==== Listing
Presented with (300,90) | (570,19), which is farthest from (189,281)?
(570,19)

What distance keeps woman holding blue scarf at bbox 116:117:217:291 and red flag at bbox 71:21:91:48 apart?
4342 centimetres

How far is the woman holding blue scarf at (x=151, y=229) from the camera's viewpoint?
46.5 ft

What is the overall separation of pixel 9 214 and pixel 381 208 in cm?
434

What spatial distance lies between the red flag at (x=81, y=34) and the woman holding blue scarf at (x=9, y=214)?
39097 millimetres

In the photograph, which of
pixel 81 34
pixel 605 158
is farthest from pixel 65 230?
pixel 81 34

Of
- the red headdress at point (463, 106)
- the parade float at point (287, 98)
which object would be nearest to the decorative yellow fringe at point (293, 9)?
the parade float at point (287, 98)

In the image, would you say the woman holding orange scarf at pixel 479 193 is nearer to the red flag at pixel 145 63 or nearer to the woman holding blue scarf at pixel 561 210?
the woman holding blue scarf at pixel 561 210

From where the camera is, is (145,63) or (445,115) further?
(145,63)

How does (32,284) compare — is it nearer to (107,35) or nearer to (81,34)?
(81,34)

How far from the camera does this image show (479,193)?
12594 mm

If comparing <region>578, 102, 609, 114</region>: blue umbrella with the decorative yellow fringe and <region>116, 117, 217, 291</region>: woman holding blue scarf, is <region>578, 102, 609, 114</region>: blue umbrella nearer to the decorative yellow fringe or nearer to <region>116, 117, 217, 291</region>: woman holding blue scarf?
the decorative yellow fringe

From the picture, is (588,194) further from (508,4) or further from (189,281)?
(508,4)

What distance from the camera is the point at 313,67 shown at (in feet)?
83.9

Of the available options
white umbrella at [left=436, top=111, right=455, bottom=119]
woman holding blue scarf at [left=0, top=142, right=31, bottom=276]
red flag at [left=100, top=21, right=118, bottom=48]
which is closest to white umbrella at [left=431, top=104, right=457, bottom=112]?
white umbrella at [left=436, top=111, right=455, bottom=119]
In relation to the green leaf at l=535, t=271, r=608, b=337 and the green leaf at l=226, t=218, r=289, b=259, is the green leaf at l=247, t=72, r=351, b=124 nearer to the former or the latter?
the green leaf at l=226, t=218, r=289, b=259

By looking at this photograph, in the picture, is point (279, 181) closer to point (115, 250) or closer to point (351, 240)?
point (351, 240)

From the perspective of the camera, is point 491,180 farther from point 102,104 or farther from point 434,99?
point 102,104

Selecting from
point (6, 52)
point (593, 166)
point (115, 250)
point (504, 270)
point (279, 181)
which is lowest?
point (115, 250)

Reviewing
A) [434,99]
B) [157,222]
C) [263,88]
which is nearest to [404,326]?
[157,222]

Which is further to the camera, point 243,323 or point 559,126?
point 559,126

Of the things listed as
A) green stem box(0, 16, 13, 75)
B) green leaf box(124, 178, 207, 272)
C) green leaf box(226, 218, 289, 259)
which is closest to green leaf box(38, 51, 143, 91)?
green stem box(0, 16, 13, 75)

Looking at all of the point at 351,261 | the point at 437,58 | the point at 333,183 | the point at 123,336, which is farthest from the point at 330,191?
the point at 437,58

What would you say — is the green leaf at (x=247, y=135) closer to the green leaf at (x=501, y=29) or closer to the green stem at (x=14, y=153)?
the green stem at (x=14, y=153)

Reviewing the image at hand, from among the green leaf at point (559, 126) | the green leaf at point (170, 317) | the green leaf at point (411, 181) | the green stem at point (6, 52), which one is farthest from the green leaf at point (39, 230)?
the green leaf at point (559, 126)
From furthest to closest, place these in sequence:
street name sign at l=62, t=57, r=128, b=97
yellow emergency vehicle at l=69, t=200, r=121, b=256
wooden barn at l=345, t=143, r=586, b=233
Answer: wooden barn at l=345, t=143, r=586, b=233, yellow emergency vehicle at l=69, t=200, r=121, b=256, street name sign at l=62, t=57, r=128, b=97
========
Rewrite all of the rows above, substituting "green banner" for each occurrence of "red flag" and leaving everything else unchanged.

> [Complete answer]:
Presented with (300,90) | (570,19), which is farthest from (189,281)?
(570,19)

What distance keeps woman holding blue scarf at bbox 116:117:217:291 and green banner at bbox 71:21:91:48 apart?
4342 centimetres

How far is the woman holding blue scarf at (x=151, y=229) from the camera's viewpoint?
46.5 ft

What is the overall separation of pixel 9 214 and pixel 381 208 in cm?
434

What spatial distance lies between the green banner at (x=81, y=34) and the woman holding blue scarf at (x=9, y=214)?
39097 millimetres

In the photograph, which of
pixel 81 34
pixel 605 158
is farthest from pixel 65 230?
pixel 81 34

Of
- the red headdress at point (463, 106)
- the parade float at point (287, 98)
which object would be nearest to the decorative yellow fringe at point (293, 9)?
the parade float at point (287, 98)

In the image, would you say the woman holding orange scarf at pixel 479 193 is nearer to the green banner at pixel 145 63 or nearer to the woman holding blue scarf at pixel 561 210?
the woman holding blue scarf at pixel 561 210

From where the camera is, is (145,63) or (445,115) further?
(145,63)

How does (32,284) compare — is it nearer to (107,35) or nearer to (81,34)?
(81,34)

How far from the camera does this image show (479,193)?
12594 mm

If comparing <region>578, 102, 609, 114</region>: blue umbrella with the decorative yellow fringe and <region>116, 117, 217, 291</region>: woman holding blue scarf, is <region>578, 102, 609, 114</region>: blue umbrella nearer to the decorative yellow fringe or nearer to <region>116, 117, 217, 291</region>: woman holding blue scarf?
the decorative yellow fringe

From the picture, is (588,194) further from (508,4) or further from (189,281)?
(508,4)

What distance from the camera is the point at 313,67 shown at (in feet)?
83.9

Of the available options
white umbrella at [left=436, top=111, right=455, bottom=119]
woman holding blue scarf at [left=0, top=142, right=31, bottom=276]
green banner at [left=100, top=21, right=118, bottom=48]
which is closest to white umbrella at [left=431, top=104, right=457, bottom=112]?
white umbrella at [left=436, top=111, right=455, bottom=119]
In relation to the green leaf at l=535, t=271, r=608, b=337 and the green leaf at l=226, t=218, r=289, b=259, is the green leaf at l=247, t=72, r=351, b=124 nearer to the former or the latter?
the green leaf at l=226, t=218, r=289, b=259

By looking at this photograph, in the picture, is point (279, 181) closer to point (115, 250) or closer to point (351, 240)?
point (351, 240)

From the perspective of the camera, is point 491,180 farther from point 102,104 or farther from point 434,99?
point 102,104

Selecting from
point (6, 52)
point (593, 166)
point (115, 250)
point (504, 270)
point (279, 181)
which is lowest?
point (115, 250)

Reviewing
A) [434,99]
B) [157,222]
C) [263,88]
which is nearest to [404,326]?
[157,222]

Which is further to the camera, point 243,323 or point 559,126?
point 559,126

Of the things listed as
A) green stem box(0, 16, 13, 75)
B) green leaf box(124, 178, 207, 272)
C) green leaf box(226, 218, 289, 259)
which is closest to green leaf box(38, 51, 143, 91)?
green stem box(0, 16, 13, 75)

Looking at all of the point at 351,261 | the point at 437,58 | the point at 333,183 | the point at 123,336, which is farthest from the point at 330,191?
the point at 437,58

What would you say — is the green leaf at (x=247, y=135) closer to the green leaf at (x=501, y=29) or closer to the green stem at (x=14, y=153)?
the green stem at (x=14, y=153)

Reviewing the image at hand, from among the green leaf at point (559, 126) | the green leaf at point (170, 317) | the green leaf at point (411, 181) | the green stem at point (6, 52), which one is farthest from the green leaf at point (39, 230)?
the green leaf at point (559, 126)
From furthest to closest, place these in sequence:
street name sign at l=62, t=57, r=128, b=97
yellow emergency vehicle at l=69, t=200, r=121, b=256
wooden barn at l=345, t=143, r=586, b=233
Answer: wooden barn at l=345, t=143, r=586, b=233, yellow emergency vehicle at l=69, t=200, r=121, b=256, street name sign at l=62, t=57, r=128, b=97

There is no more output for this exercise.